Netball launches program to eliminate knee injuries

ACL story

Netball Australia is aiming to reduce the prevalence of serious knee injuries by up to 70 per cent with the Knee injury prevention for Netballers and Enhance performance and Extend play (KNEE) Program.

The first of its kind in netball, the KNEE Program, developed with the support of the Australian Institute of Sport, is an on court warm up program designed to enhance movement efficiency and prevent injury.

According to national data, knee injuries are the most common injury sustained by netballers, surpassing ankle injuries, with as high as 25% of all major injuries attributed to the anterior cruciate ligament (ACL).

“The KNEE Program targets a key problem area for netballers and we are optimistic it will have a hugely positive effect on the health and performance of netballers of all ages and skill levels,” Netball Australia’s Head Physiotherapist and KNEE Program creator Alanna Antcliff said.

“Used effectively, the resource has the potential to reduce not only ACL injuries but all lower body injuries across all levels of netball, extending playing potential while also enhancing movement speed, efficiency and resilience.”

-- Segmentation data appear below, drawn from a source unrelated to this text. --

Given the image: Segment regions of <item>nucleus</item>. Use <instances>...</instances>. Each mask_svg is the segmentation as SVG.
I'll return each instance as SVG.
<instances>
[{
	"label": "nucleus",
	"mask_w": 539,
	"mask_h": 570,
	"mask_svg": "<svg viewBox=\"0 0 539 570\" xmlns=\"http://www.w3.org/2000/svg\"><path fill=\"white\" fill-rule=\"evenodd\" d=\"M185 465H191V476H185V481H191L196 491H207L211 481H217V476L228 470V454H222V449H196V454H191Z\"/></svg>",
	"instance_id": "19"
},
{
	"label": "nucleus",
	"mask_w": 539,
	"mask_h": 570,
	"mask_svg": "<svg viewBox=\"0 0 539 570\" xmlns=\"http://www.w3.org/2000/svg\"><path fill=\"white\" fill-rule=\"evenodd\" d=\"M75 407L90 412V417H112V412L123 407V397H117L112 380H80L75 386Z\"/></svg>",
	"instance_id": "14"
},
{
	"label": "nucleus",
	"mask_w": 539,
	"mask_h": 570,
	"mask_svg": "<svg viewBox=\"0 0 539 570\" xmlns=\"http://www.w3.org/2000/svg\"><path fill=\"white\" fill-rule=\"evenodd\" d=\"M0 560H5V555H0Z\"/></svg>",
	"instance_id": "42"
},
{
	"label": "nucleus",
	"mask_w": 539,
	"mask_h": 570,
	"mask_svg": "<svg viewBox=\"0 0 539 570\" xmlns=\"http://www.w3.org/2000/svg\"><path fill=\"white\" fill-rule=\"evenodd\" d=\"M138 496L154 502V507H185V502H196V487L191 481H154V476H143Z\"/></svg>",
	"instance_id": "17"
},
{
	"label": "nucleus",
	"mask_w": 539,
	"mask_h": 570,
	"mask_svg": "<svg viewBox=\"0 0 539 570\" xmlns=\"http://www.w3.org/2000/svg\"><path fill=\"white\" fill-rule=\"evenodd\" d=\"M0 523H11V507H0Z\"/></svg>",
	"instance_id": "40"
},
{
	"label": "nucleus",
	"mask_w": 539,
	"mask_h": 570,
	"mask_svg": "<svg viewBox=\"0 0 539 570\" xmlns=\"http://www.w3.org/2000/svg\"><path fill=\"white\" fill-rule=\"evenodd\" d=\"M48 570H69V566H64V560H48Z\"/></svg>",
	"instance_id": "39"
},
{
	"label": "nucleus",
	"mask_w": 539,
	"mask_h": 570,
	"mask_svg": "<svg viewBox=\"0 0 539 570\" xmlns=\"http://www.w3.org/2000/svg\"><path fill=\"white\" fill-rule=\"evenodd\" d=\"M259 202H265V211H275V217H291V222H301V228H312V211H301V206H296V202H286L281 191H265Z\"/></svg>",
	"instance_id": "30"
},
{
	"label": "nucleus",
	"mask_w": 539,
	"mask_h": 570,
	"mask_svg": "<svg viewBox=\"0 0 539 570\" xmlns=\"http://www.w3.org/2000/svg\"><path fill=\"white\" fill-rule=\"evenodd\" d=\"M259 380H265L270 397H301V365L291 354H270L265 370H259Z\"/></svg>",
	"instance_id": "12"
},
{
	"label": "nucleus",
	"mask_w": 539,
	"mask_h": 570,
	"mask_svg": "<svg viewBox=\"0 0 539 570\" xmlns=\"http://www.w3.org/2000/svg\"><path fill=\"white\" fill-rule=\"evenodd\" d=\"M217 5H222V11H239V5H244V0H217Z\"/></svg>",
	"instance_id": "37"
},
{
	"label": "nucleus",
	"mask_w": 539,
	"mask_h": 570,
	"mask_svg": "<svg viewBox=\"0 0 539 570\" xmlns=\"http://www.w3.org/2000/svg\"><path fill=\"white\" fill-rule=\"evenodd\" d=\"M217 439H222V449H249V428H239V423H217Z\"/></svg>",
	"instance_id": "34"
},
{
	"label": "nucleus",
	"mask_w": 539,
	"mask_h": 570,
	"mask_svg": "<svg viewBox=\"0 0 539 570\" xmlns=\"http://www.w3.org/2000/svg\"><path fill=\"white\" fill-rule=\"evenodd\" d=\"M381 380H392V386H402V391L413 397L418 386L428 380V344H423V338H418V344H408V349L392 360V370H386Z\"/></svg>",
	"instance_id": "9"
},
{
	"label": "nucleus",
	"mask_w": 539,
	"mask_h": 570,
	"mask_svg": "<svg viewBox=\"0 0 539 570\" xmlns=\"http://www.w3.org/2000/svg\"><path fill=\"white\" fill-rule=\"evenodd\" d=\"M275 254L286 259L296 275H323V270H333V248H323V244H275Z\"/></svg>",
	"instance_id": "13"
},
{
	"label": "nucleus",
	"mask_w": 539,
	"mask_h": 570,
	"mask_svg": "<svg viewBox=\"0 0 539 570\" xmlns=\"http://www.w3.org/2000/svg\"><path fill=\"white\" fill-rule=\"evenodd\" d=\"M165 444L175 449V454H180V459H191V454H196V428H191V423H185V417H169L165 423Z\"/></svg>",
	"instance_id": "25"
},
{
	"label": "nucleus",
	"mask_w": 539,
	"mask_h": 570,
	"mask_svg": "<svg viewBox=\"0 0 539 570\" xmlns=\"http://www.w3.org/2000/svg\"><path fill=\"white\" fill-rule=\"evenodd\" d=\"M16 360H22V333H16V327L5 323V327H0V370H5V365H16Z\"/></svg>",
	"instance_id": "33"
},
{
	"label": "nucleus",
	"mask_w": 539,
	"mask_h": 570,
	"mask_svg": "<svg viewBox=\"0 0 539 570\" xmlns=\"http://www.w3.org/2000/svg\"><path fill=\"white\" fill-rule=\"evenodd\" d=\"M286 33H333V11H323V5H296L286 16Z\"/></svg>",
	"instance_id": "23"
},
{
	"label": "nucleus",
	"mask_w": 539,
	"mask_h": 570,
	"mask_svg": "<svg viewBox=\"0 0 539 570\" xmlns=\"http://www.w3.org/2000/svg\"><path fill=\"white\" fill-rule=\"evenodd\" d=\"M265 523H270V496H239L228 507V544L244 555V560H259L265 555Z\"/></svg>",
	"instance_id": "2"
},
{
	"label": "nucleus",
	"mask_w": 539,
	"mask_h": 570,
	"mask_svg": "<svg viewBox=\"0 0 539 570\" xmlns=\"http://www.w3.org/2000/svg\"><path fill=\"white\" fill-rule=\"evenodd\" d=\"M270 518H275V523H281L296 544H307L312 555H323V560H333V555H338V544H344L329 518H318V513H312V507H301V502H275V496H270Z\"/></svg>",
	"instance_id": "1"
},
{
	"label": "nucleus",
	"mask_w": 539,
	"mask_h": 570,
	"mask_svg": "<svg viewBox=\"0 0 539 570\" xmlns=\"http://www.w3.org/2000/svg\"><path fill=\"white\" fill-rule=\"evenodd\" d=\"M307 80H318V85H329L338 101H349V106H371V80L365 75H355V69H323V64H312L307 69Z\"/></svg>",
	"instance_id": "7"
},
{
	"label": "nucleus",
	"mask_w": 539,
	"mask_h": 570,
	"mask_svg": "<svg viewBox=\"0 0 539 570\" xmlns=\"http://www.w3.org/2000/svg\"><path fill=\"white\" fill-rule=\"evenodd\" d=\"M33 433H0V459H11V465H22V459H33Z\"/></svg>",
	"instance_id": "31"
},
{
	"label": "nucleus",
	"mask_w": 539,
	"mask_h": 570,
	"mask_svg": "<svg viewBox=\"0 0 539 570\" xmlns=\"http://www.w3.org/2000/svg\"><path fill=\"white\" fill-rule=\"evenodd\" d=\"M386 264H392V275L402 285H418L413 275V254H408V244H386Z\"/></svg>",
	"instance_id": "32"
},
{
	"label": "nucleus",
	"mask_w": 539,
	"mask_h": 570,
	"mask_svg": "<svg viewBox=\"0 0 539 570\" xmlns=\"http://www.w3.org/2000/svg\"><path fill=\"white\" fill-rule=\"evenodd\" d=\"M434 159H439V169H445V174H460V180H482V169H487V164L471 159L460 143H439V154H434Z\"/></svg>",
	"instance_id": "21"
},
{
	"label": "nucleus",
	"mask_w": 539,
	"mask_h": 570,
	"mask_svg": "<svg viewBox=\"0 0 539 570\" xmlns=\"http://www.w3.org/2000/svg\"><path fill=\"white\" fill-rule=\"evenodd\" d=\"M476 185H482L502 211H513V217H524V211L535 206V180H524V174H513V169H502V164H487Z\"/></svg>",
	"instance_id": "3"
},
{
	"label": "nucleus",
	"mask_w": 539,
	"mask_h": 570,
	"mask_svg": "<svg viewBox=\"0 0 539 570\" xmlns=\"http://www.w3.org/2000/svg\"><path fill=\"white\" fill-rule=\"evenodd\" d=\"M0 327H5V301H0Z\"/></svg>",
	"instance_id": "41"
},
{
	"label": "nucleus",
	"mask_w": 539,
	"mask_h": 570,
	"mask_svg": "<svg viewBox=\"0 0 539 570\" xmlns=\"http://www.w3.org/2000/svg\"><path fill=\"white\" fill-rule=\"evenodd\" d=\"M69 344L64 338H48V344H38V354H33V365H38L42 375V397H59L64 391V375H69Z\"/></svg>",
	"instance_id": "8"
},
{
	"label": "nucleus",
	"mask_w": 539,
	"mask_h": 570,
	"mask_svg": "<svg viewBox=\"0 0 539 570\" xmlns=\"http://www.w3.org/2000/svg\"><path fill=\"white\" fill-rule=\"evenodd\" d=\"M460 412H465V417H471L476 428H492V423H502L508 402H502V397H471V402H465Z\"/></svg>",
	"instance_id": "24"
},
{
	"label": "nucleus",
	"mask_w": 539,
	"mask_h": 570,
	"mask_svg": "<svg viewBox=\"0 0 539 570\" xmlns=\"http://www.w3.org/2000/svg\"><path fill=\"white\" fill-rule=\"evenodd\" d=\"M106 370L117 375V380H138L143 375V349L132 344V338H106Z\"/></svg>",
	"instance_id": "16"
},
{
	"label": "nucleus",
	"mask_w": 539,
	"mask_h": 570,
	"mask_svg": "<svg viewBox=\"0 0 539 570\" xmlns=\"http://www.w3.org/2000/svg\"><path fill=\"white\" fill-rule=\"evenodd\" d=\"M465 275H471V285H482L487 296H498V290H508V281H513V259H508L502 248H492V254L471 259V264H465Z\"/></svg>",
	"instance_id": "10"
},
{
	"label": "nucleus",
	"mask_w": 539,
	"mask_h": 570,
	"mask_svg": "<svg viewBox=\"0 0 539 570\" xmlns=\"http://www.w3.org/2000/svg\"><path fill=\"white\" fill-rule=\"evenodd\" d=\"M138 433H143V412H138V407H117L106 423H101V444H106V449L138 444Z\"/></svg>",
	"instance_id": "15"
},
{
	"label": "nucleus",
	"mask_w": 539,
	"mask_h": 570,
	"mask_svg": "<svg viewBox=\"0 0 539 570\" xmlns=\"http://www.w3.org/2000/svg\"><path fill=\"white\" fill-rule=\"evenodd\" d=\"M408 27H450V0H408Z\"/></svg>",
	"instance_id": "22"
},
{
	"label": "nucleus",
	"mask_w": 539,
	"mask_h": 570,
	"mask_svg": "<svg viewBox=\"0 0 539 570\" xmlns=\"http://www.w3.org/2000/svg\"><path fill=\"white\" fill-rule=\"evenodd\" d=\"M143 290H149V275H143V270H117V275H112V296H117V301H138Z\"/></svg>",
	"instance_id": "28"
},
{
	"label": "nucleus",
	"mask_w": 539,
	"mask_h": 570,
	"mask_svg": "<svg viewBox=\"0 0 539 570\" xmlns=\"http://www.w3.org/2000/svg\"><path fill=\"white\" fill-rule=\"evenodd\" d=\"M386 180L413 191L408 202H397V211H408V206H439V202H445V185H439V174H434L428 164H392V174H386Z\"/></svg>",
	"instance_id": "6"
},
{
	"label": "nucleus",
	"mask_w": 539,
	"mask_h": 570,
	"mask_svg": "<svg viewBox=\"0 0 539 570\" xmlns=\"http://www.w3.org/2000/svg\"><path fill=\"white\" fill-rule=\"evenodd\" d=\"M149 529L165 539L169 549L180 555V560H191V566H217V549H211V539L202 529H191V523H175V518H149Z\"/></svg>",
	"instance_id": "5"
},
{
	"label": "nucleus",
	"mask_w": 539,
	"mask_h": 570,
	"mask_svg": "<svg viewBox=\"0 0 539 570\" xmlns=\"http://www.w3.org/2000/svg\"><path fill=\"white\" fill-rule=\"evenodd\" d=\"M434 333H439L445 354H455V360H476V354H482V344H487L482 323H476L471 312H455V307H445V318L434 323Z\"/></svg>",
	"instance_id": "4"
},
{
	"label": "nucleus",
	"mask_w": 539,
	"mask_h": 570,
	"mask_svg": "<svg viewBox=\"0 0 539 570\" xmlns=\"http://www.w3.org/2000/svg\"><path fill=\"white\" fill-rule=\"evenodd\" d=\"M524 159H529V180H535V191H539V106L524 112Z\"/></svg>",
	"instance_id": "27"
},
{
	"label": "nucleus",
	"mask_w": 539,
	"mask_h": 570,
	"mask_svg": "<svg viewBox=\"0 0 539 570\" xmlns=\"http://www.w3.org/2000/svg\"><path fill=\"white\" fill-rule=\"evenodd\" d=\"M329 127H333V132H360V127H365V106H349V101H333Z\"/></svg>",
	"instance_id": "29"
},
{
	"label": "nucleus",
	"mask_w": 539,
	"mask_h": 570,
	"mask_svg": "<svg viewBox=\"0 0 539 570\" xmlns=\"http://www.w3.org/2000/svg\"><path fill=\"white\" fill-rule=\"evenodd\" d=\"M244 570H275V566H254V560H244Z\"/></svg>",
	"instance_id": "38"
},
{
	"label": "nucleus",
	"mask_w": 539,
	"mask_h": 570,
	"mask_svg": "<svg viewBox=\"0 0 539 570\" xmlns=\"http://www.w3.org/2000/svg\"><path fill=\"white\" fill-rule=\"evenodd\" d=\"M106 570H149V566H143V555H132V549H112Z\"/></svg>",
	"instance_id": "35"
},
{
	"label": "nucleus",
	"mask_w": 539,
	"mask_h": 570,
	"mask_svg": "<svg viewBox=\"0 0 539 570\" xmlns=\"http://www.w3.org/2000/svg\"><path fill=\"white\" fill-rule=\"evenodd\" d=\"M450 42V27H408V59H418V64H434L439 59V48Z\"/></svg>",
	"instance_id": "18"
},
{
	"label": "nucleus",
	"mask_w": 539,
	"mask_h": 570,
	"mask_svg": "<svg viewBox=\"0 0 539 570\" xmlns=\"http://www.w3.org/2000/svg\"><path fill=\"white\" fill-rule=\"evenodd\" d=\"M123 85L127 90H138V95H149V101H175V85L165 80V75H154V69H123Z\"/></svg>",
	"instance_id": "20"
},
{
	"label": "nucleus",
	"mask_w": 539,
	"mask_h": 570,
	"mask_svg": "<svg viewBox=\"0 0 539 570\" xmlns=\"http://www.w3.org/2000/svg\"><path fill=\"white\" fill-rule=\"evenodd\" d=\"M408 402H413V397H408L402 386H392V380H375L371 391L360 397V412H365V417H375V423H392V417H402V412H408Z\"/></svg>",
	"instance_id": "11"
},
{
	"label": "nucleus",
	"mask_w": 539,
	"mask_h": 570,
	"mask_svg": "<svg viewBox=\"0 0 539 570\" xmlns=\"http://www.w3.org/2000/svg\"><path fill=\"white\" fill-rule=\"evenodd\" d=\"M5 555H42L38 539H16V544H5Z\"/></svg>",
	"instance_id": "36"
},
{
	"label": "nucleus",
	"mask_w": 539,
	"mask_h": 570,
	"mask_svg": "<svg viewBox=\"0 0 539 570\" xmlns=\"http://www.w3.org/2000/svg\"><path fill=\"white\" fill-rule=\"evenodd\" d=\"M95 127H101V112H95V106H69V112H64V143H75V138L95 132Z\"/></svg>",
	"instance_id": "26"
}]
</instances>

The free digital resource, available on any connected device, has been designed to educate coaches and support staff by using a comprehensive suite of step by step guides and instructional videos for every exercise.

The KNEE Program targets three specific groups of players – junior, recreational and elite level athletes with different exercises tailored to match the predicted capabilities of each group.

“There are proven effective injury prevention programs that exist for other sports but this program uses those principles and applies it to specific demands of netball,” Antcliff said.

“Females are four to six times more likely than males to rupture their ACL. The KNEE Program has a long term program target to not only reduce these injuries by between 40-70% but to reduce the incidence of all lower limb injuries. By improving how players move on court it also aims to increase player’s movement efficiency.”

Netball remains the leading women’s team sport and top teams based sport for 15-24 year olds in Australia with over 1.2 million participants enjoying the game nationally, across over 5,000 clubs and 730 associations, from entry level ANZ Net Set GO program right through to the Diamonds.